Scraped caption text data>
*** Begin section ***

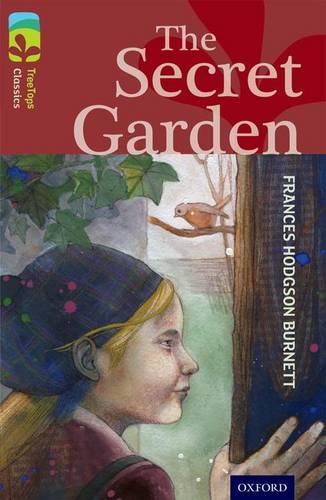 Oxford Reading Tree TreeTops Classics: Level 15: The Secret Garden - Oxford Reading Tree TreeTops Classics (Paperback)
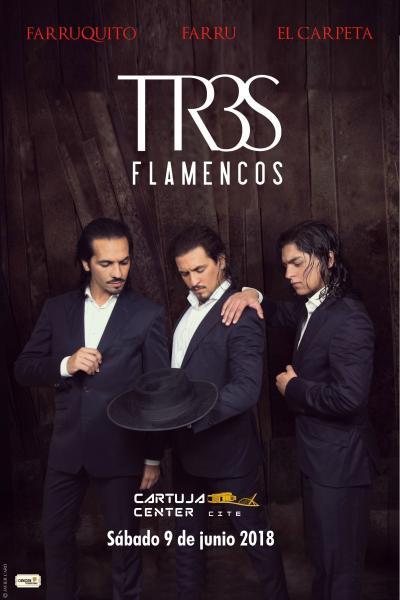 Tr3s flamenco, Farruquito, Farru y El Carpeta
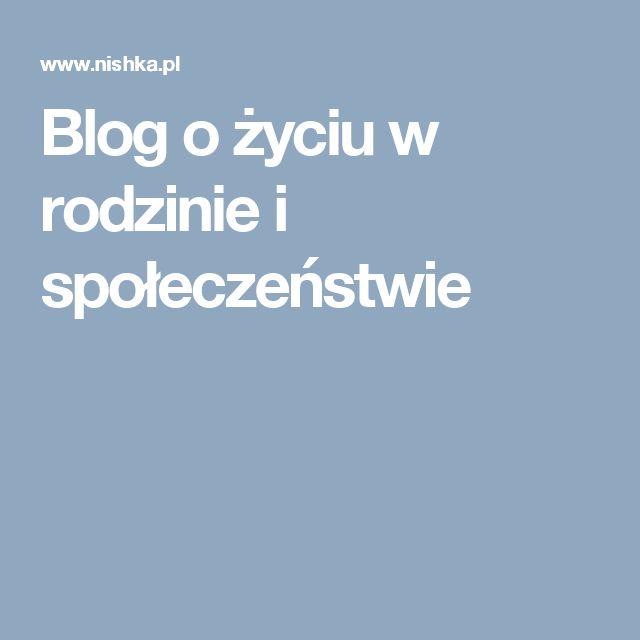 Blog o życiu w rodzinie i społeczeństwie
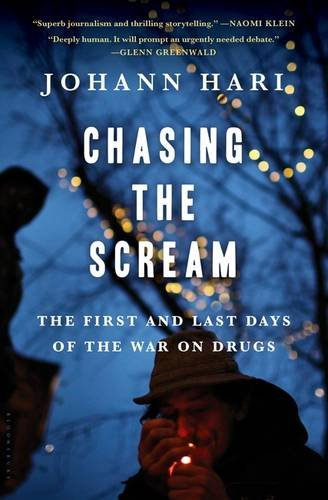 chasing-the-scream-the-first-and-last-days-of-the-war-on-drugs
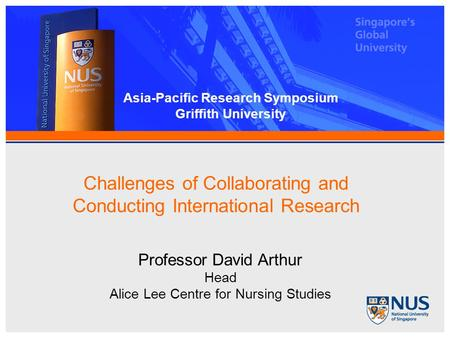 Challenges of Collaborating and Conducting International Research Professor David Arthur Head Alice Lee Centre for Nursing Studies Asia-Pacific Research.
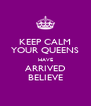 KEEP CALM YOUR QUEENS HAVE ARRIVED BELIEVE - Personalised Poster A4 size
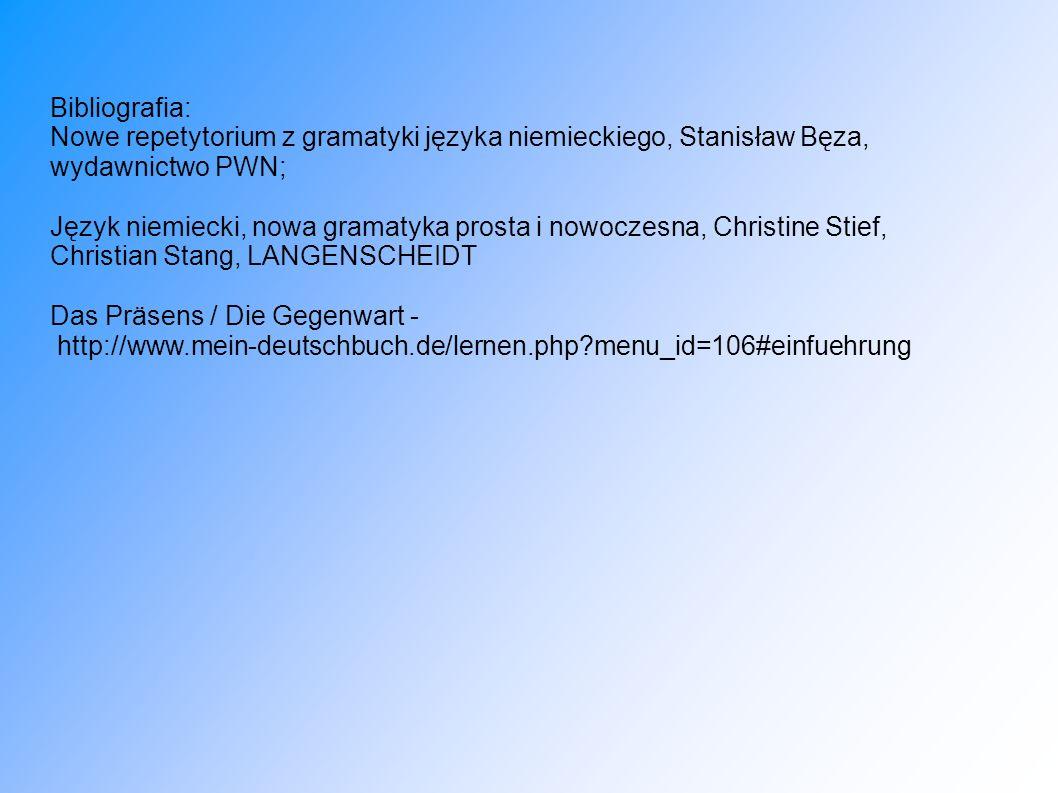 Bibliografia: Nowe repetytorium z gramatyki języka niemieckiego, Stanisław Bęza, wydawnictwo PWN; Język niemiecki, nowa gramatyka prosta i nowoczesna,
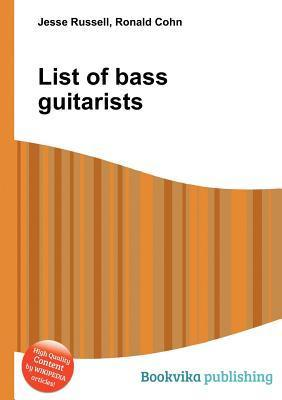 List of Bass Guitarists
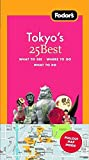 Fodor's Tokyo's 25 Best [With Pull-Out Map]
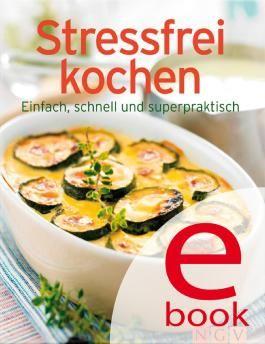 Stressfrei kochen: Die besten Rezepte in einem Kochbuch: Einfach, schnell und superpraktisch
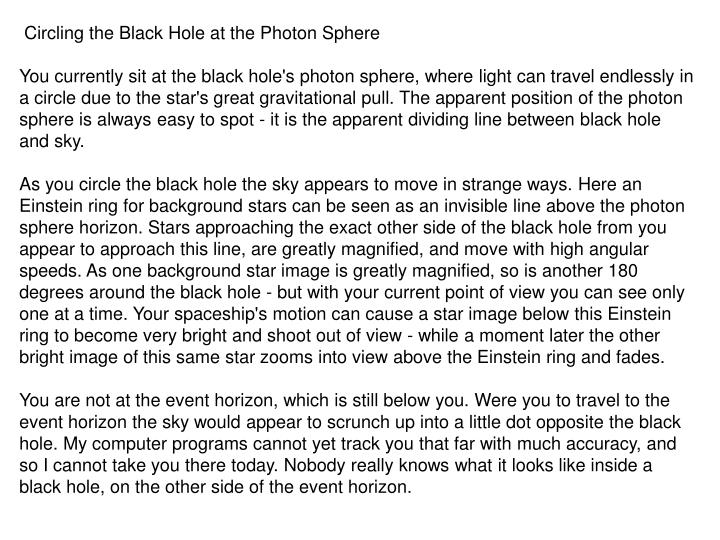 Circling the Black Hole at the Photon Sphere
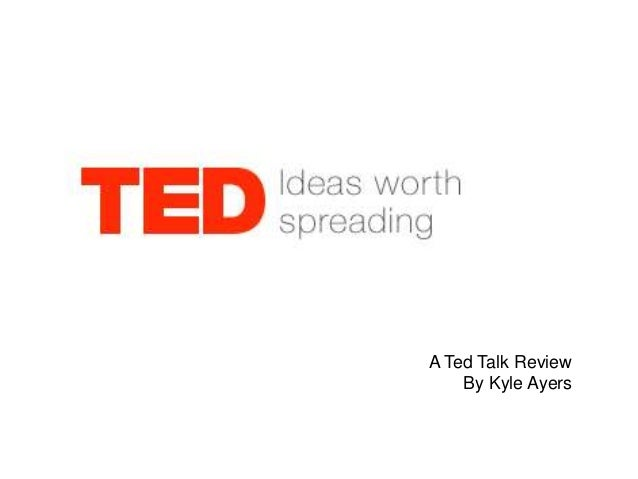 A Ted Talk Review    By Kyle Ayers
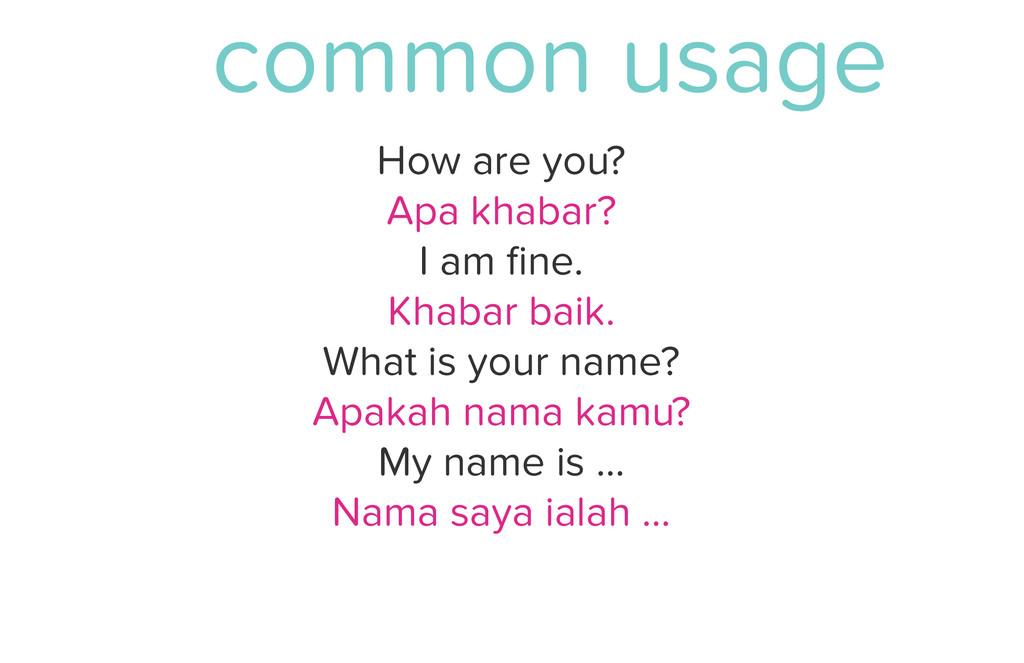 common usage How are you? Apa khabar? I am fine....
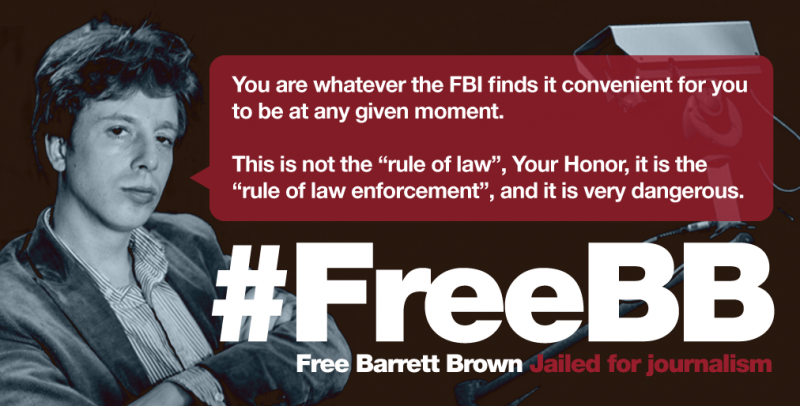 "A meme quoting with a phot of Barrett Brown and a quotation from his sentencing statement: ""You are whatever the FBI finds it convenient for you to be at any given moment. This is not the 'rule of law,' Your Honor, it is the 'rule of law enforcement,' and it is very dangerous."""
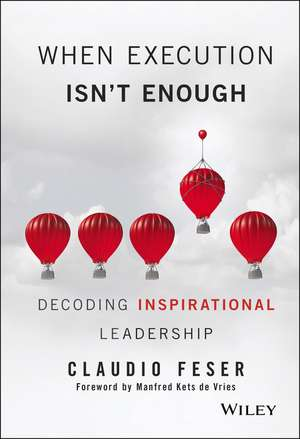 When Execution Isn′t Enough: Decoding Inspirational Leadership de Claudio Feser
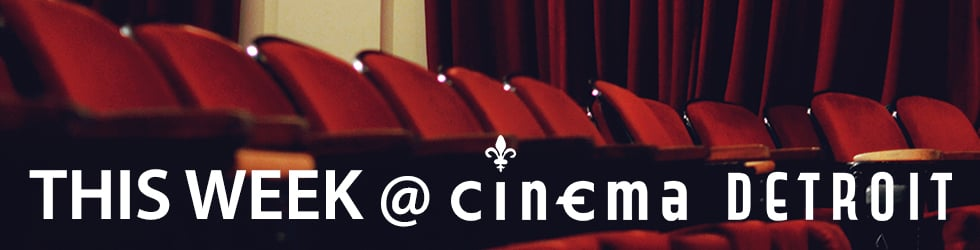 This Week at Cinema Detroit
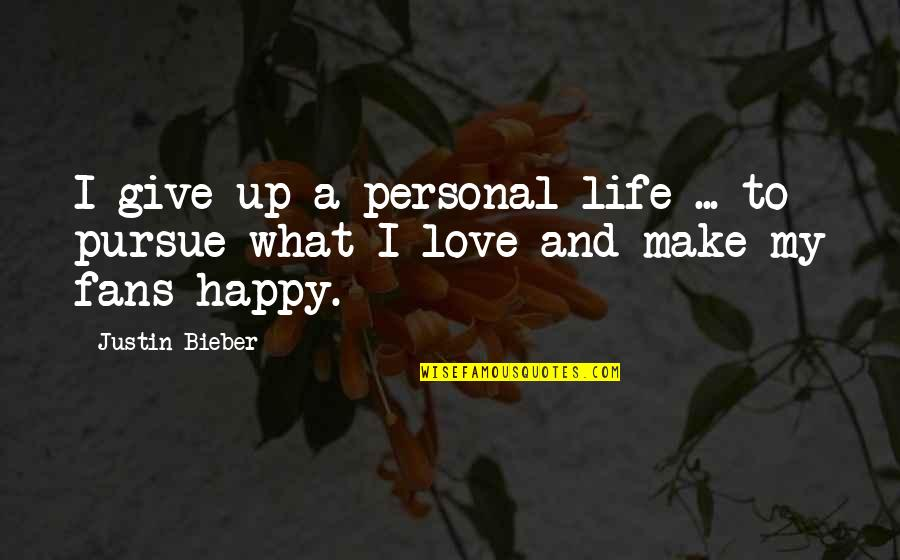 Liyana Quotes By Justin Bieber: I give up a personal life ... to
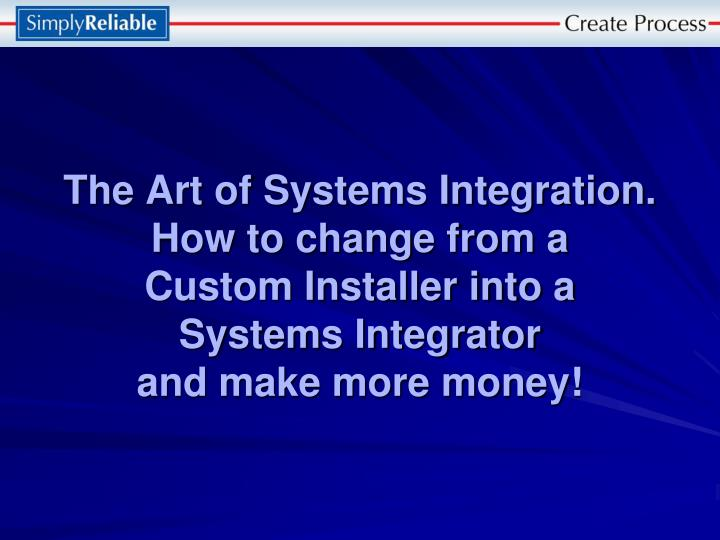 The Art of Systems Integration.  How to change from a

*** End section ***

TASK REQUIREMENTS> In the copy, include every entry above exactly and leave out each picture.

TASK RESPONSE>
 Oxford Reading Tree TreeTops Classics: Level 15: The Secret Garden - Oxford Reading Tree TreeTops Classics (Paperback)
 Tr3s flamenco, Farruquito, Farru y El Carpeta
 Blog o życiu w rodzinie i społeczeństwie
 chasing-the-scream-the-first-and-last-days-of-the-war-on-drugs
 Challenges of Collaborating and Conducting International Research Professor David Arthur Head Alice Lee Centre for Nursing Studies Asia-Pacific Research.
 KEEP CALM YOUR QUEENS HAVE ARRIVED BELIEVE - Personalised Poster A4 size
 Bibliografia: Nowe repetytorium z gramatyki języka niemieckiego, Stanisław Bęza, wydawnictwo PWN; Język niemiecki, nowa gramatyka prosta i nowoczesna,
 List of Bass Guitarists
 Fodor's Tokyo's 25 Best [With Pull-Out Map]
 Stressfrei kochen: Die besten Rezepte in einem Kochbuch: Einfach, schnell und superpraktisch
 Circling the Black Hole at the Photon Sphere
 A Ted Talk Review    By Kyle Ayers
 common usage How are you? Apa khabar? I am fine....
 "A meme quoting with a phot of Barrett Brown and a quotation from his sentencing statement: ""You are whatever the FBI finds it convenient for you to be at any given moment. This is not the 'rule of law,' Your Honor, it is the 'rule of law enforcement,' and it is very dangerous."""
 When Execution Isn′t Enough: Decoding Inspirational Leadership de Claudio Feser
 This Week at Cinema Detroit
 Liyana Quotes By Justin Bieber: I give up a personal life ... to
 The Art of Systems Integration.  How to change from a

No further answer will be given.